(2e LD) L'ex-PM Han condamné à 23 ans de prison pour son rôle important dans une tentative d'insurrection
AKP Phnom Penh, le 22 janvier 2026—
L'ex-Premier ministre Han Duck-soo a écopé ce mercredi de 23 ans de prison pour avoir joué un rôle important dans une insurrection en aidant l'ancien président Yoon Suk Yeol à proclamer la loi martiale le 3 décembre 2024.
La Cour centrale du district de Séoul, qui était en charge du procès en première instance, a par la même occasion confirmé par son verdict que la proclamation de la loi martiale, qui n'a finalement duré que quelques heures, constituait bel et bien une insurrection.
La peine prononcée est bien plus lourde que les 15 ans que réclamait l'équipe du procureur spécial Cho Eun-suk pour complicité involontaire dans une tentative d'insurrection, falsification et destruction de documents officiels et parjure devant la Cour constitutionnelle.
Le juge principal, Lee Jin-gwan, a ordonné la mise en détention immédiate de Han, citant le risque de le voir détruire des preuves.
Le tribunal a reconnu que l'ancien Premier ministre a effectivement participé à une insurrection en proposant à Yoon de convoquer une réunion des ministres avant la proclamation du décret de loi martiale, une étape obligatoire selon la loi.
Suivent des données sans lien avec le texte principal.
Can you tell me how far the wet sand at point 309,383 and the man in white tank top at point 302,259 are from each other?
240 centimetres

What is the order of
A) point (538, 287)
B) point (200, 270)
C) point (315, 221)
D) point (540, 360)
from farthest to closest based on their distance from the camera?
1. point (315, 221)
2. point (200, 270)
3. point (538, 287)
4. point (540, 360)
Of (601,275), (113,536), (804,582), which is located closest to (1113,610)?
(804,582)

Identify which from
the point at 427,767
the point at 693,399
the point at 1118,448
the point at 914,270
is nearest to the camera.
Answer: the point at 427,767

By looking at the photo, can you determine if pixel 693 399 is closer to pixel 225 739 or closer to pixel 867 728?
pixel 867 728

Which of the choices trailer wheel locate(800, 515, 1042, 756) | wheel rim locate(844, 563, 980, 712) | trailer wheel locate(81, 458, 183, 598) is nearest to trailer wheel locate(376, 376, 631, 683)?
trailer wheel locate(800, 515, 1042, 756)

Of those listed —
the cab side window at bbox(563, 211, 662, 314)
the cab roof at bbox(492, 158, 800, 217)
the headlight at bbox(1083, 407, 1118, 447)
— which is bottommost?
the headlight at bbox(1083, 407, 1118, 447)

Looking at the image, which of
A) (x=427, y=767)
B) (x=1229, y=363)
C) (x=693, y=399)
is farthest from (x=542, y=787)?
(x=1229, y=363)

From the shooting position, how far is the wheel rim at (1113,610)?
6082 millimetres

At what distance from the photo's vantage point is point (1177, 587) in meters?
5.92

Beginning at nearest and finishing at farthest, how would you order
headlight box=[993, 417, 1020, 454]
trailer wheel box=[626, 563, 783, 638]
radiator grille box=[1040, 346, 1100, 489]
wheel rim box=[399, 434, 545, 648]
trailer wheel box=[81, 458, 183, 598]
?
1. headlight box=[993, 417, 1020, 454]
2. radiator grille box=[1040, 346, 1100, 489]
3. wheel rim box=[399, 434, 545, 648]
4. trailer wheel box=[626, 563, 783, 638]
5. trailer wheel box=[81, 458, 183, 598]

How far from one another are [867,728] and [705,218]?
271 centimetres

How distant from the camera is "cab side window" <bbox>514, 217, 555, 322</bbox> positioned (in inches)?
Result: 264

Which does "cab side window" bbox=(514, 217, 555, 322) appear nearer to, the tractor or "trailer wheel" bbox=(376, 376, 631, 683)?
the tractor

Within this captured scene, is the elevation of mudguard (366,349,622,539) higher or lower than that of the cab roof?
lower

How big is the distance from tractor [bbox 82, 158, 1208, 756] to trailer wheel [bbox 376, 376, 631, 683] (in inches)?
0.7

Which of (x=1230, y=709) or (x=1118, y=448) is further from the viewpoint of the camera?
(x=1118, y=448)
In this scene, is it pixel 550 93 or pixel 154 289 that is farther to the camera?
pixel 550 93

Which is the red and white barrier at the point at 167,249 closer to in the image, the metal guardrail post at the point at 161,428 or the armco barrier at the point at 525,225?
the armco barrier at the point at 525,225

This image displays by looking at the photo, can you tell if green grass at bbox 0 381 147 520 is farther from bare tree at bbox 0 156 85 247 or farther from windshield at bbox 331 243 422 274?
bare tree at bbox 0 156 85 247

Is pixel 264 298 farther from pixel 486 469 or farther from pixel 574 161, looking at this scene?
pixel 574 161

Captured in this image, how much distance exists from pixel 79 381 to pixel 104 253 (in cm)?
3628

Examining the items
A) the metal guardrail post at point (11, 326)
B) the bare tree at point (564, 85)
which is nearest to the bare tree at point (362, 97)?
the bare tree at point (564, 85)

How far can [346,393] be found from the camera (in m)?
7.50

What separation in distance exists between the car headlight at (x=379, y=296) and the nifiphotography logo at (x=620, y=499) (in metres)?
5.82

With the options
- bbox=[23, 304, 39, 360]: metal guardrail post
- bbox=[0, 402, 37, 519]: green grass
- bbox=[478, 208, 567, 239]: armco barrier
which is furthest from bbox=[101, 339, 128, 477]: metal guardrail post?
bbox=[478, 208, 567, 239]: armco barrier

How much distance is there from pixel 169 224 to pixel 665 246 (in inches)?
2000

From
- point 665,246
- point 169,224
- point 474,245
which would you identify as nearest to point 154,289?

Han ne s'est pas montré opposé à la déclaration de la loi martiale au cours de cette réunion, a ajouté le tribunal. Il a également demandé au ministre de l'Intérieur de l'époque, Lee Sang-min, d'exécuter l'ordre donné par Yoon de couper la distribution d'eau et d'électricité aux bureaux des médias considérés à l'époque comme particulièrement critiques des actions du gouvernement.
«L'accusé avait, en tant que Premier ministre, un devoir découlant d'une légitimité démocratique indirecte, ainsi que la responsabilité de suivre la Constitution et les lois et de déployer tous les efforts possibles pour réaliser et défendre la Constitution», a déclaré le juge durant la lecture du verdict, qui a été retransmise en direct.
«Malgré cela, il a négligé son devoir et ses responsabilités jusqu'au bout, estimant que l'insurrection du 3 décembre avait des chances de réussir et choisissant de la rejoindre en tant que participant», a-t-il ajouté.
Han est le premier membre de l'ancien gouvernement de Yoon à recevoir une décision de justice pour des faits directement liés à la loi martiale, qui a été levée six heures plus tard suite à un vote de l'Assemblée nationale.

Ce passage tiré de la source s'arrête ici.